39. Chris Kline also admitted that, during 1997, 1998, and 1999, he engaged in various securities transactions in his own brokerage accounts at the same time that his father was directing him to engage in securities transactions on behalf of PMI. Chris knew that some of these transactions involved the stock of companies on which George Kline served on the Board of Directors and had access to material, non-public information. Chris conceded that he received approximately $200,000 in stock profits from these transactions and his wife received approximately $38,000 in stock profits from one transaction during this same time period. He also admitted that, over time, he paid no attention to the growing evidence that his father was committing securities fraud and that as such, that he engaged in wrongful conduct.

Count I
Violations of Section 10(b) of the Exchange Act [15 U.S.C. § 78j(b)] and Rule 10b-5 [17 C.F.R. § 240.10b-5] Promulgated Thereunder

40. Paragraphs 1 through 39 are hereby realleged and incorporated by reference herein.

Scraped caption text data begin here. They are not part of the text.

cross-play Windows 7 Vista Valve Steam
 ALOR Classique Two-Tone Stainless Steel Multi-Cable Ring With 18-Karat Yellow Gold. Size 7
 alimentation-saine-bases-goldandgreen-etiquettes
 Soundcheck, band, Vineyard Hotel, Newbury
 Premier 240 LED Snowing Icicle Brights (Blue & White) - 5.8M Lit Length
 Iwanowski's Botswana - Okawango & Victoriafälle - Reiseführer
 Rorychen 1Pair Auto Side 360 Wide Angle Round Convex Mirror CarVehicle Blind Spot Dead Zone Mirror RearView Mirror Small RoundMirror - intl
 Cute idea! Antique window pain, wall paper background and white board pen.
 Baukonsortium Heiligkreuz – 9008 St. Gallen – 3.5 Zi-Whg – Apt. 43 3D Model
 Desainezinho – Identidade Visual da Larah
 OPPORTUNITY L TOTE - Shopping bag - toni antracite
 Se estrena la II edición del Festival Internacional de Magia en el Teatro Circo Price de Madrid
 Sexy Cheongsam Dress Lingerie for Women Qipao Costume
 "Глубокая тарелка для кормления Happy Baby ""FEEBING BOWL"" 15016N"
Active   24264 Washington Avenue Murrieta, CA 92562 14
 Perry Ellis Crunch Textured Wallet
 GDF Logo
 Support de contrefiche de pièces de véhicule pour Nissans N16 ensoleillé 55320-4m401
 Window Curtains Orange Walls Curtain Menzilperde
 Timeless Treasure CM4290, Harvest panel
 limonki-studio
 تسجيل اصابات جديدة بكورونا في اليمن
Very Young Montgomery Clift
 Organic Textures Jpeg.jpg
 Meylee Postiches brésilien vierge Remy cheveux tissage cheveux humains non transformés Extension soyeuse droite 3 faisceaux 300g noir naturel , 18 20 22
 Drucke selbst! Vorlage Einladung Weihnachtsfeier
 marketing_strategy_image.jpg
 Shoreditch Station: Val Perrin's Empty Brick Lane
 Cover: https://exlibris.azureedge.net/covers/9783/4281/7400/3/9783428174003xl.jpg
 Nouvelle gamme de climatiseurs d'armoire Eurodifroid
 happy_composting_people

A. George Kline and Erich Kline Committed Direct Violations of Section 10(b) of the Exchange Act and Rule 10b-5 thereunder

41. For the period from approximately 1995 through March 2001, Defendants George and Erich Kline, in connection with the purchase and sale of securities, by use of the means and instrumentalities of interstate commerce and of the mails, directly and indirectly: employed devices, schemes and artifices to defraud; made untrue statements of material fact and omitted to state material facts necessary in order to make the statements made, in the light of the circumstances under which they were made, not misleading; and engaged in acts, practices and courses of business which operated as a fraud and deceit upon purchasers and sellers of such securities. As part of their conduct, and as more fully set forth in paragraphs 17 through 39 above, Defendants George and Erich Kline, in breach of their fiduciary duties, purchased and sold securities while in possession of material, non-public information.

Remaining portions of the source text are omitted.